Exercise: A complete answer lists every line of the material where the string "site" occurs.

Information shown:
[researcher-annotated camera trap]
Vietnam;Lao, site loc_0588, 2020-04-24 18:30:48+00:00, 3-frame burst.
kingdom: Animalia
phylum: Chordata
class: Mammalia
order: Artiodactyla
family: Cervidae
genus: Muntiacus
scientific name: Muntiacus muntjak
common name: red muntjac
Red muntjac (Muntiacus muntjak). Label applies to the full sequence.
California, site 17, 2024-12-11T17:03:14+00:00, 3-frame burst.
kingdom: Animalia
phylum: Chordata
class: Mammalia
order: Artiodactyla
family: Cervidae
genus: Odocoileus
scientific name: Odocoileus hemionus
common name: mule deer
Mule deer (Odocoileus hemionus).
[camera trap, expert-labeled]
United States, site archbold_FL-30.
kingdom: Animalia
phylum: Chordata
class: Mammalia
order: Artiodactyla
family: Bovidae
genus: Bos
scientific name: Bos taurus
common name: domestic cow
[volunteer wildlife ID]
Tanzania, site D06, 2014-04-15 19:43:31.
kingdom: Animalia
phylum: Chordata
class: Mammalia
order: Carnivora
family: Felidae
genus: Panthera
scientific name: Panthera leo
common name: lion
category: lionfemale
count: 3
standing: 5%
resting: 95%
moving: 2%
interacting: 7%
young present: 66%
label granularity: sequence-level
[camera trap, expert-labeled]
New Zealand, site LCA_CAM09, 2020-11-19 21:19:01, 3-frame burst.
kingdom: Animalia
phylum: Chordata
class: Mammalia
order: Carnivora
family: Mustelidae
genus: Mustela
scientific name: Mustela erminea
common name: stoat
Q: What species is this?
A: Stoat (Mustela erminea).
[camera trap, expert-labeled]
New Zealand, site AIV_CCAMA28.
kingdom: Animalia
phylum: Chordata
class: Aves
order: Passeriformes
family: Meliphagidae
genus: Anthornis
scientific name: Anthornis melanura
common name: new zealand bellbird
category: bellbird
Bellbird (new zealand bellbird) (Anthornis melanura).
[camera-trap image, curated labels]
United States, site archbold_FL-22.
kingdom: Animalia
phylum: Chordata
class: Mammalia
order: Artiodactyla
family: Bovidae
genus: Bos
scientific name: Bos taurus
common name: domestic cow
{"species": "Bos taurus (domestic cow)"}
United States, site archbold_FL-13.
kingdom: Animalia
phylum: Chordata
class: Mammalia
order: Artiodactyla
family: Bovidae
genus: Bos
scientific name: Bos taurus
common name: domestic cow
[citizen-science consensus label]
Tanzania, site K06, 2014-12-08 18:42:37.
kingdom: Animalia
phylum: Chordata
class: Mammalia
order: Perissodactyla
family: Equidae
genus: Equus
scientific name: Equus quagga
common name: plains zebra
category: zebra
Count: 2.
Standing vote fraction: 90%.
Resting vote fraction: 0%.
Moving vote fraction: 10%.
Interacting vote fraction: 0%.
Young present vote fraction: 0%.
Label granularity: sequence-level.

Solution for this task:
Vietnam;Lao, site loc_0588, 2020-04-24 18:30:48+00:00, 3-frame burst.
California, site 17, 2024-12-11T17:03:14+00:00, 3-frame burst.
United States, site archbold_FL-30.
Tanzania, site D06, 2014-04-15 19:43:31.
New Zealand, site LCA_CAM09, 2020-11-19 21:19:01, 3-frame burst.
New Zealand, site AIV_CCAMA28.
United States, site archbold_FL-22.
United States, site archbold_FL-13.
Tanzania, site K06, 2014-12-08 18:42:37.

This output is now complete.